Cirrhosis is a complex process that involves a dynamic modification of liver cell phenotype associated to gene expression changes. This study investigates the reversing capacity of an adenosine derivative compound (IFC305) on a rat model of liver cirrhosis and gene expression changes associated with it. Rats were treated with IFC305 or saline for 5 or 10 weeks after cirrhosis induction (CCl(4) treatment for 10 weeks). Fibrosis score, collagenase activity and amount of hepatic stellate cells (HSC, activated and with a lipid-storing phenotype) were measured in livers. In addition, gene expression analysis was performed using 5K DNA microarrays and quantitative RT-PCR. Treatment of cirrhotic rats with IFC305 for 5 or 10 weeks compared to saline control, induced: (1) reduction of fibrosis (50-70%) and of collagen, of alpha-SMA and desmin proteins, as well as of activated HSCs in liver, (2) increased collagenase activity and cell number of lipid-storing HSC, (3) improved serum parameters of liver function, such as reduced activity of aminotransferases and bilirubin. Expression of 413 differential genes, deregulated in cirrhotic samples, tended to be normalized by IFC305 treatment.
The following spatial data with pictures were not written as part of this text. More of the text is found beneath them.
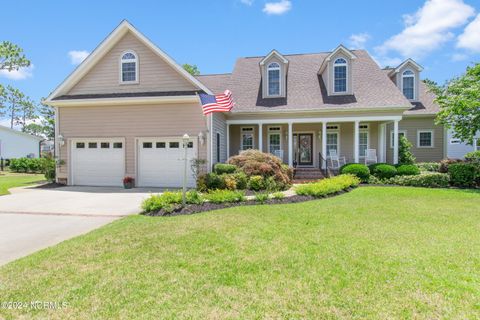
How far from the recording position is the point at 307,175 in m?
15.7

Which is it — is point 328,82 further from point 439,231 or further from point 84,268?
point 84,268

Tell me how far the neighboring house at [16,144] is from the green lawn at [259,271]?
3245 centimetres

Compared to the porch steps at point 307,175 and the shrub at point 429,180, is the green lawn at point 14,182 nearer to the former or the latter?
the porch steps at point 307,175

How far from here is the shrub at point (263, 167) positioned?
39.9 ft

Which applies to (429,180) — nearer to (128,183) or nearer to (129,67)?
(128,183)

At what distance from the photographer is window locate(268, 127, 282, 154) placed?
707 inches

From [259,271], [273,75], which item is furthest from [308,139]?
[259,271]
Some genes modulated at transcript level by IFC305 were Tgfb1, Fn1, Col1a1, C9, Apoa1, Ass1, Cps1, and Pparg. The present study shows that IFC305 reverses liver fibrosis through modulation of adipogenic and fibrosis-related genes and by ameliorating hepatic function. Thus, understanding of the anti-cirrhotic effect of IFC305 might have therapeutical potential in patients with cirrhosis.